Due to the program being informal, teaching credentials are not required. Croll does have a certificate in scientific apologetics and is working on an advanced certificate. She uses this to teach her science classes. This fall she is teaching a science course on anthropic design.

In addition, Susan Robinson, a former teacher and a historian with multiple linguistic degrees will be teaching the history of the English language.

“When it's volunteer, people can teach what they want,” Croll said.

Those teaching are teaching what they enjoy and know. Luke Croll, who is a carpenter and ran a contracting business, will be teaching woodworking. He will also be teaching a class on the Constitution, since constitutional law was a focus of his when he was homeschooled.

“Our courses are kind of unusual, but they're also supplemental,” Croll said. “It's only once a week, so our goal here is to provide parents a foundation that they can build upon, for not even a start to school, but a supplement to school of giving their children once a-week socialization and disciplinary time.”

Croll clarified that disciplinary time will not be disciplining anyone’s kids.

“What I mean is that my children need just once a week to learn to sit down at a table, be quiet and raise their hands. The school is a very social setting, they just need it once a week,” she said.

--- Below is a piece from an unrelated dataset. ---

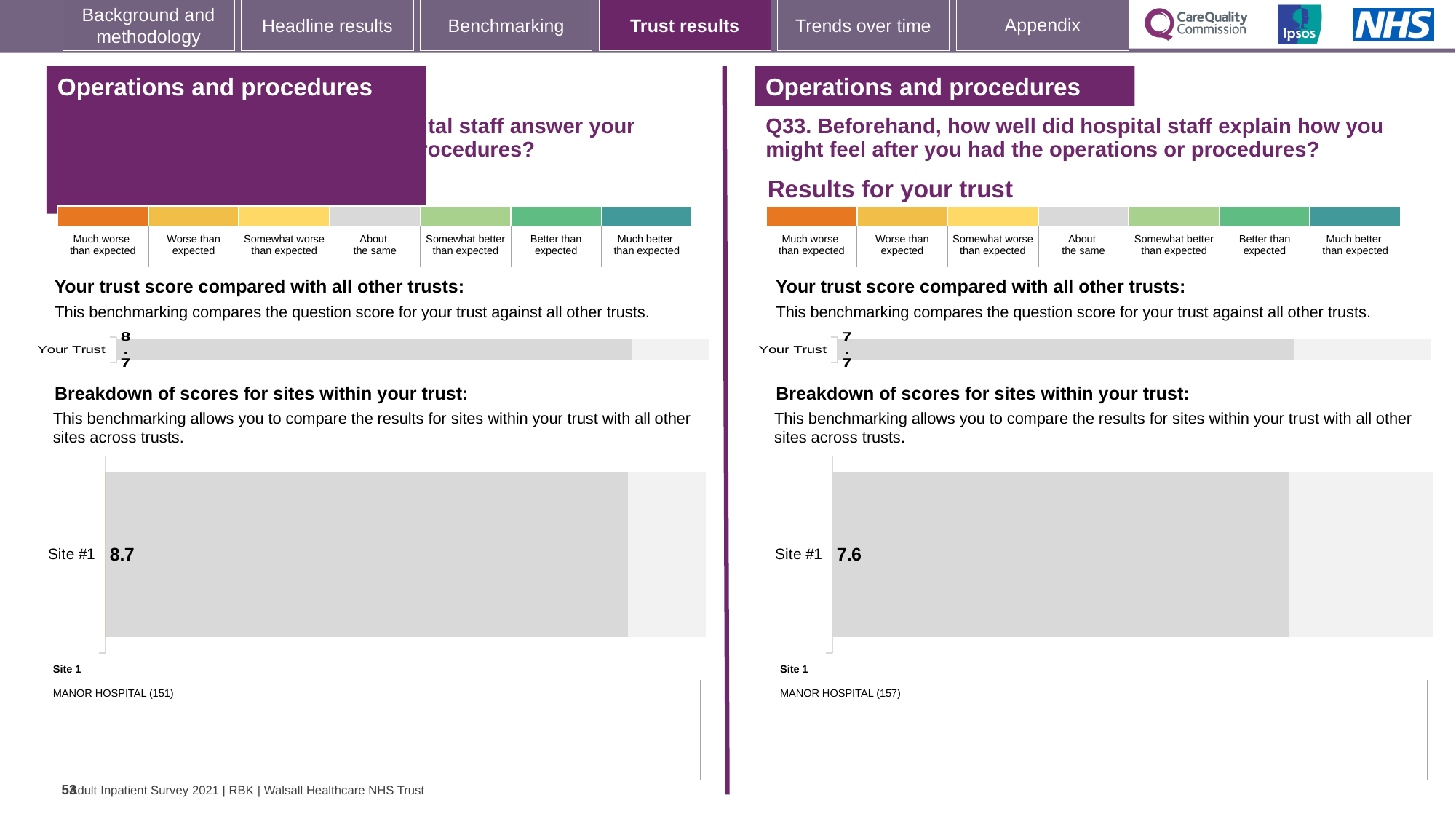
On the left-hand panel, which site is listed as Site 1? MANOR HOSPITAL (151) On the right-hand panel (Q33), what is the score shown for Your Trust? 7.7 On the right-hand panel (Q33), which site is listed as Site 1? MANOR HOSPITAL (157) How many sites are listed in the breakdown of scores for sites within your trust on the right-hand panel (Q33)? 1 Which panel shows the higher Site #1 score, the left-hand panel or the right-hand panel (Q33)? the left-hand panel What type of chart is used to show the Site #1 score on the left-hand panel? bar chart On the left-hand panel, what is the score shown for Your Trust? 8.7 On the right-hand panel (Q33), what is the score shown for Site #1 in the breakdown of scores for sites within your trust? 7.6 On the left-hand panel, what is the score shown for Site #1 in the breakdown of scores for sites within your trust? 8.7 Is the Your Trust score on the left-hand panel greater or less than 8? greater Is the Your Trust score on the right-hand panel (Q33) greater or less than 8? less What is the difference between the Site #1 score on the left-hand panel and the Site #1 score on the right-hand panel (Q33)? 1.1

She added that this classroom structure once a week is a teaching tool to let the kids know that sometimes the world operates in this controlled environment.

“Our goal is to provide parents with an outlet to be able to assist their education for their kids,” she said.

Since Clear View Co-op teaches with a Christian worldview, courses like anthropic design are available.

“The entire class is showing how the universe, everything in the universe all the way down to cellular design was designed and the scientific evidence for that, which is a class option they would not receive in a public school,” Croll said.

This is one of the many ways that Clear View provided a Christ-centered education. Like evolution, anthropic design is a theory. Croll said that it will be offered for the higher level students but it is not commonly taught outside the university level.

Courses are taught with a Christian worldview. Croll said that does not mean that courses will be on Christianity or that beliefs will be “pushed on” students. The co-op has a statement of faith, but does not require those attending to sign a faith agreement. In addition, their bylaws state that no teacher is allowed to teach on any denominationally divisive topics.

“So people coming in need to know that, that's where we're coming from. And if they don't want people talking about God, they shouldn't join our co-op,” she said.